### TEXTE FOURNI
+--

Sadio travaille depuis douze ans comme cheffe cuisinière à la cantine solidaire du foyer Branly, à Montreuil. / Crédits : Pauline Gauer
Avec cette activité, Nana paie un petit loyer à Ris-Orangis (91) et finance les études de son fils de 25 ans, en communication à l’université à Bamako. Sadio, elle, est logée depuis 2020 par le Samusocial dans un hôtel à Paris et envoie à ses proches restés au pays de l’argent. « Pas grand-chose mais c’est tout ce que je peux faire », murmure-t-elle en triturant les plis de sa robe jaune. Elle n’a pas vu sa famille depuis 20 ans :
« Si la cuisine ferme, qu’est-ce qu’on va faire après ? »

Nana travaille à la cantine du foyer Branly aux côtés de sa tante, Sadio. / Crédits : Pauline Gauer

Nana sert le tieb dans une feuille d'aluminium pour garder le riz au chaud. / Crédits : Pauline Gauer
« Le matin, quand je passe devant le foyer, je ne veux même pas regarder le chantier », lâche Madia en secouant la tête, les yeux fermés. « Tu dois payer le loyer, le médecin, le pass pour les transports… on va se retrouver à vendre dans la rue ? » La plupart du temps, les cantinières sans papiers sont obligées de se rediriger vers d’autres jobs, comme les ménages. À la différence des vendeurs de fruits et légumes à la sauvette, elles ont besoin d’un local pour préparer les repas. Parfois, elles tentent de continuer leur activité ailleurs, dans des conditions plus précaires encore : elles cuisinent dans des squats ou sous-louent des dark kitchen, pour ensuite vendre leurs barquettes dans la rue, à la merci des saisies de la police.

+--

### DONNÉES FOURNIES
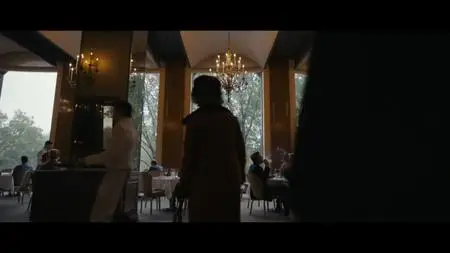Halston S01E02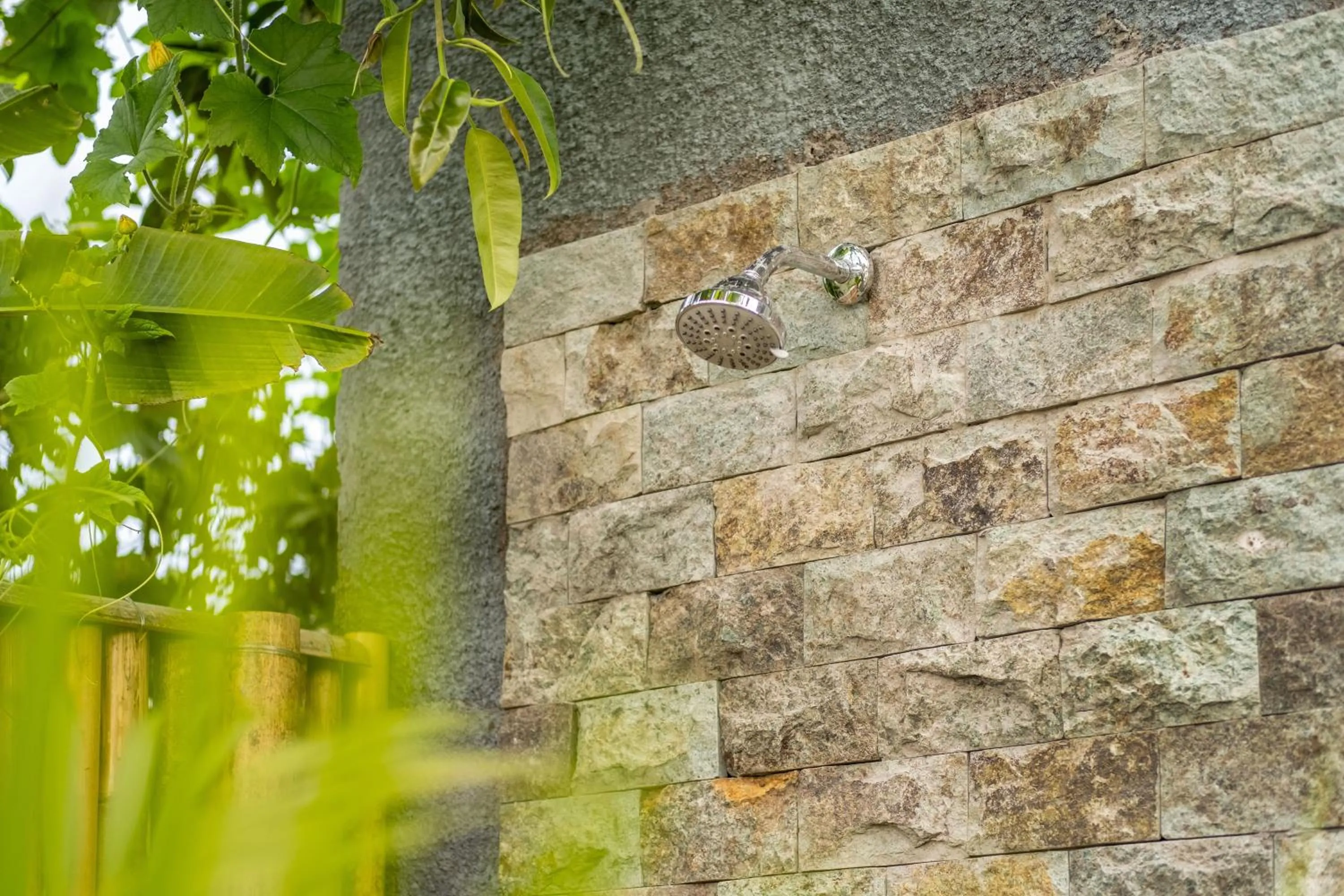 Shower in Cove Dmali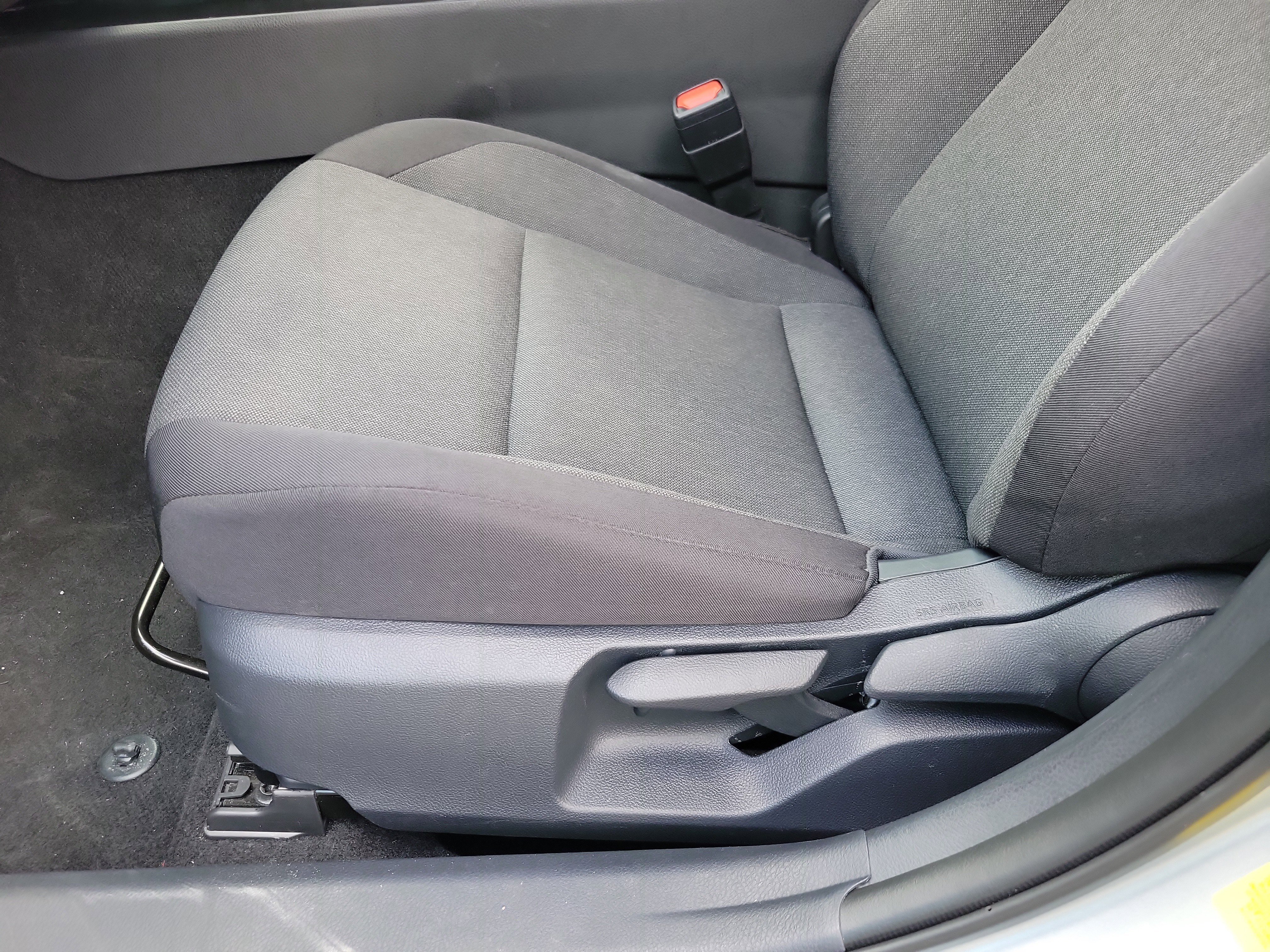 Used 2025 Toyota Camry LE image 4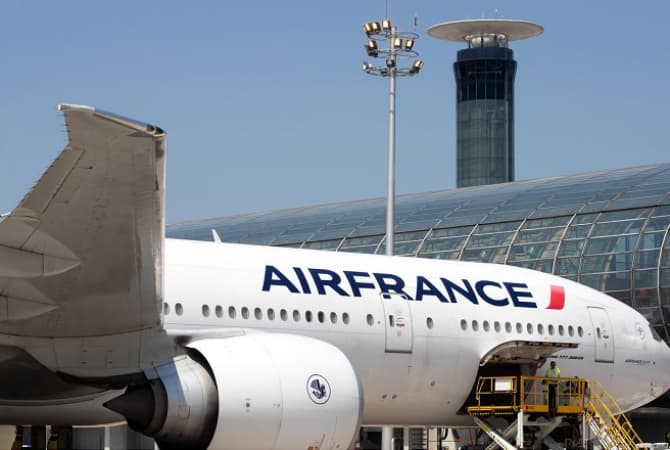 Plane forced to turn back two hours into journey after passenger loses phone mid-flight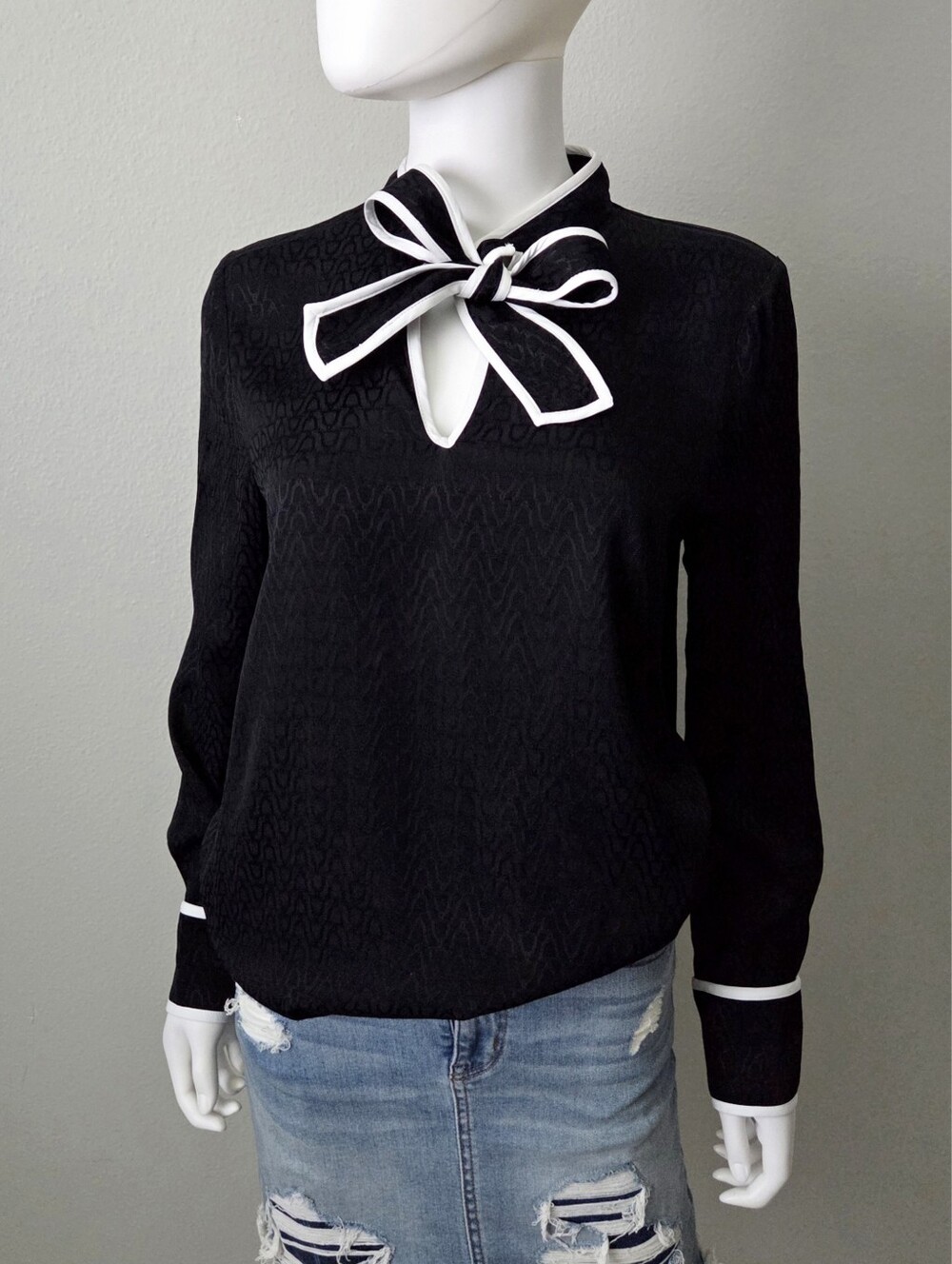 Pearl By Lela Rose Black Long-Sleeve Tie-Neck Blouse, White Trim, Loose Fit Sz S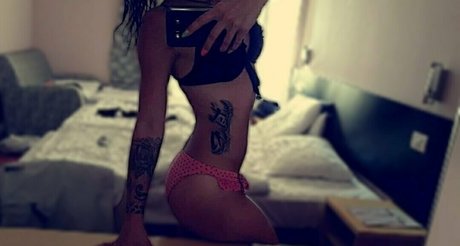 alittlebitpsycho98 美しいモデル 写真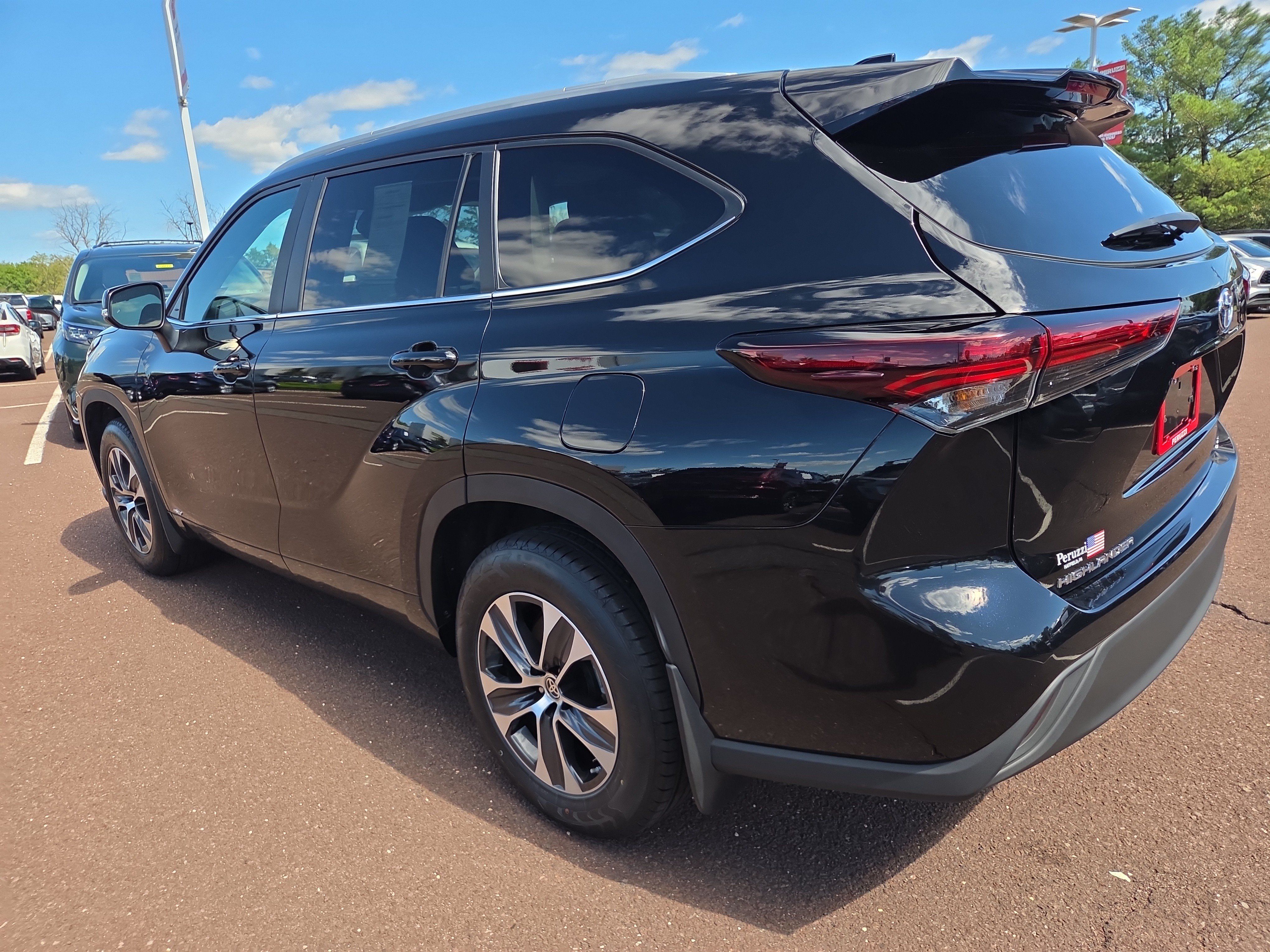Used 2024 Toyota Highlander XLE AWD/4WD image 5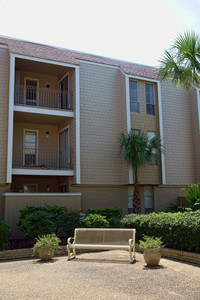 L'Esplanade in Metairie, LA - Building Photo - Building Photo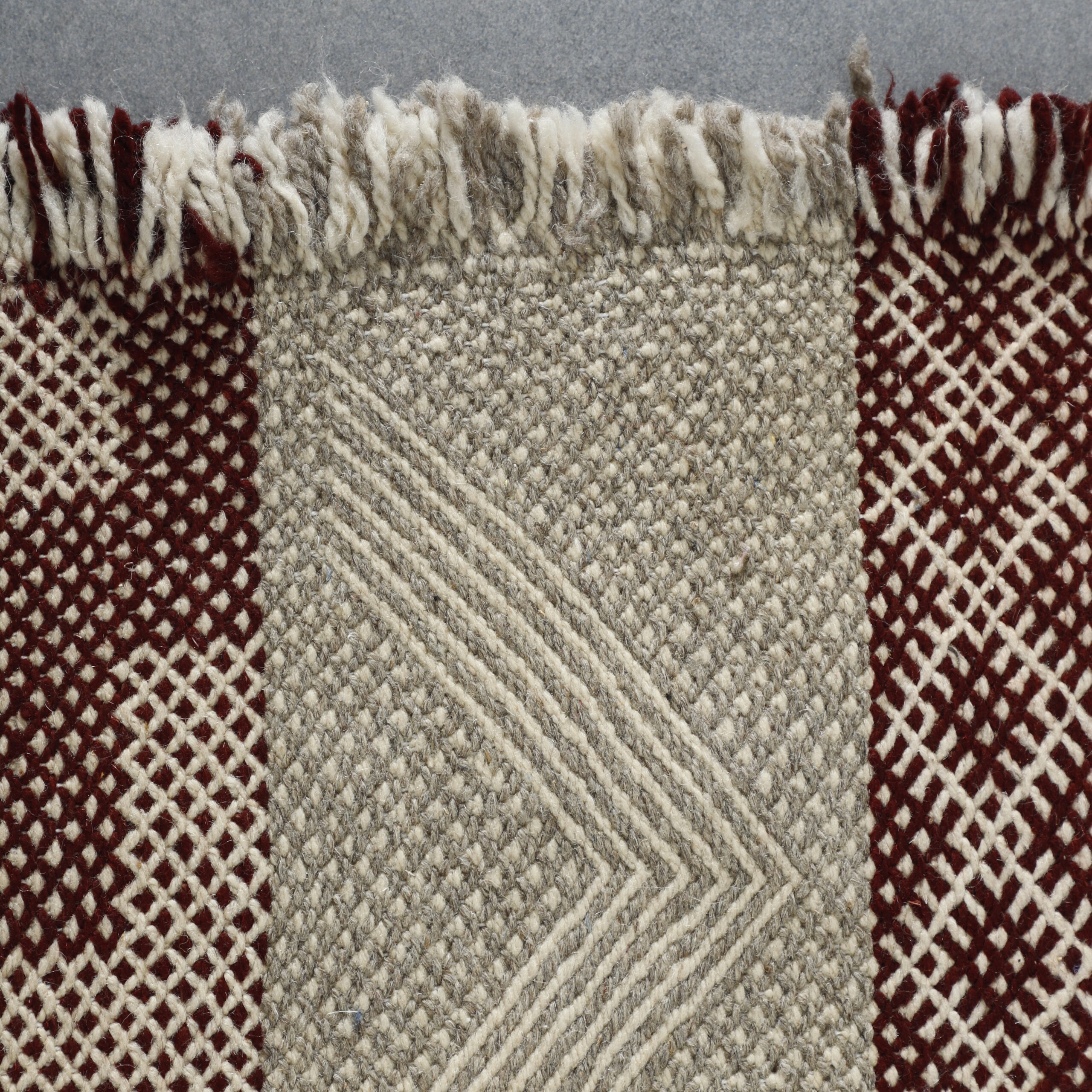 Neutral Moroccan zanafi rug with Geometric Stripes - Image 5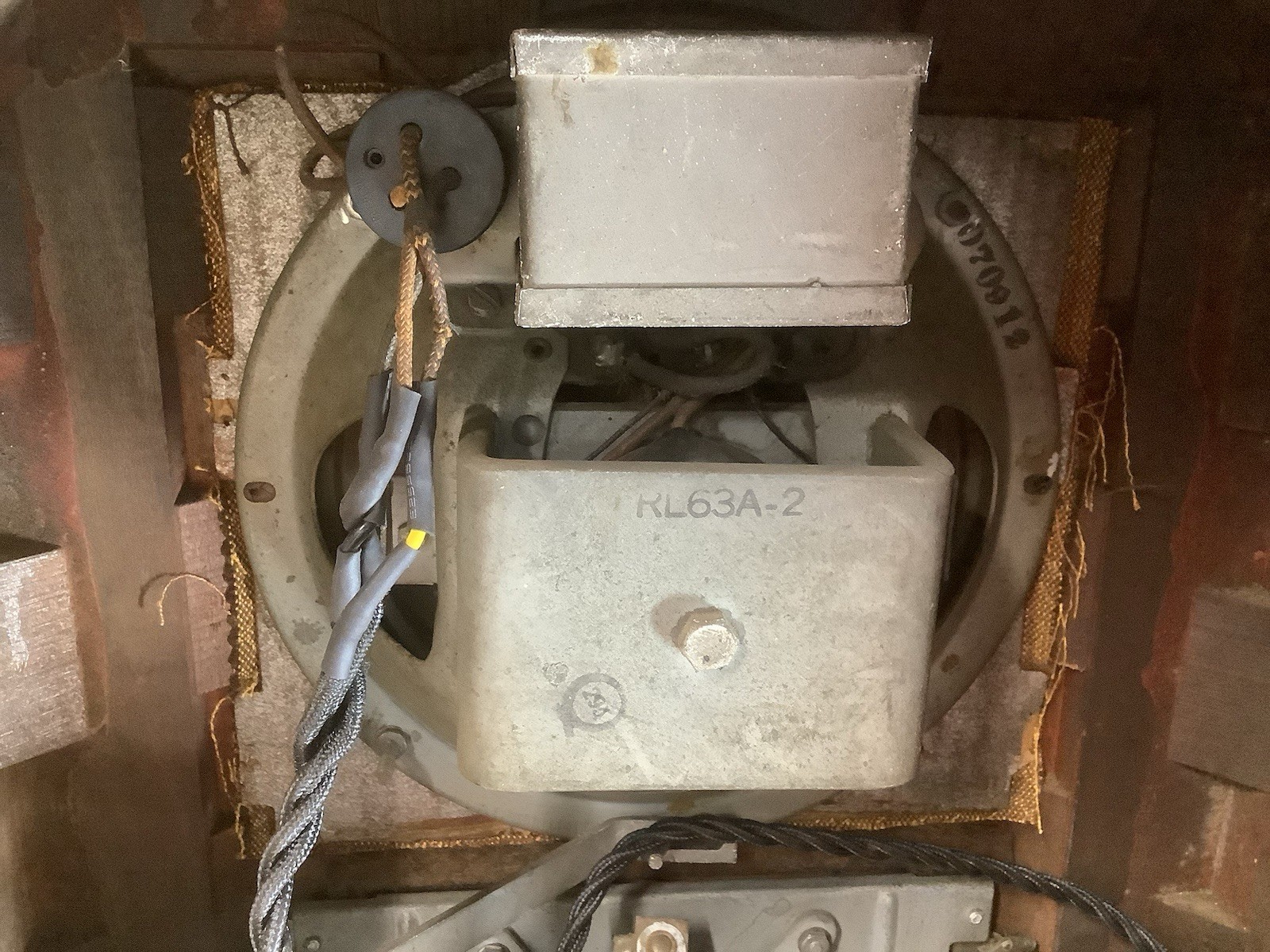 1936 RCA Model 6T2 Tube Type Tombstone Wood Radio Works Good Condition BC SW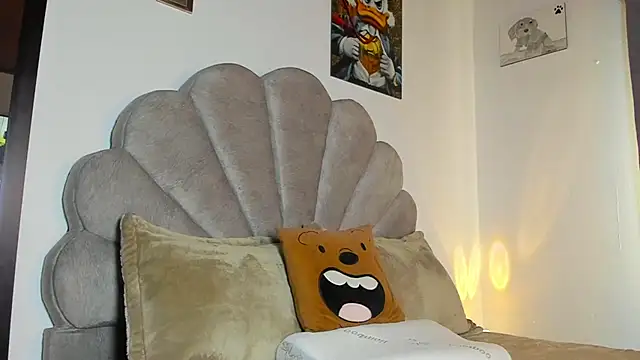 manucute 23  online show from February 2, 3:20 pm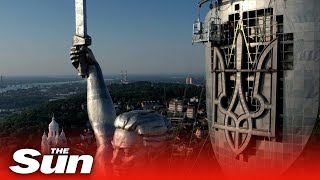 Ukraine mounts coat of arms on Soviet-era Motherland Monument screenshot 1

+--

### ACTIVITÉ
Reproduisez le passage du texte sur la cantine du foyer Branly en commençant par « Nana sert le » et en poursuivant jusqu'à « de la police. ».

### RÉPONSE
Nana sert le tieb dans une feuille d'aluminium pour garder le riz au chaud. / Crédits : Pauline Gauer
« Le matin, quand je passe devant le foyer, je ne veux même pas regarder le chantier », lâche Madia en secouant la tête, les yeux fermés. « Tu dois payer le loyer, le médecin, le pass pour les transports… on va se retrouver à vendre dans la rue ? » La plupart du temps, les cantinières sans papiers sont obligées de se rediriger vers d’autres jobs, comme les ménages. À la différence des vendeurs de fruits et légumes à la sauvette, elles ont besoin d’un local pour préparer les repas. Parfois, elles tentent de continuer leur activité ailleurs, dans des conditions plus précaires encore : elles cuisinent dans des squats ou sous-louent des dark kitchen, pour ensuite vendre leurs barquettes dans la rue, à la merci des saisies de la police.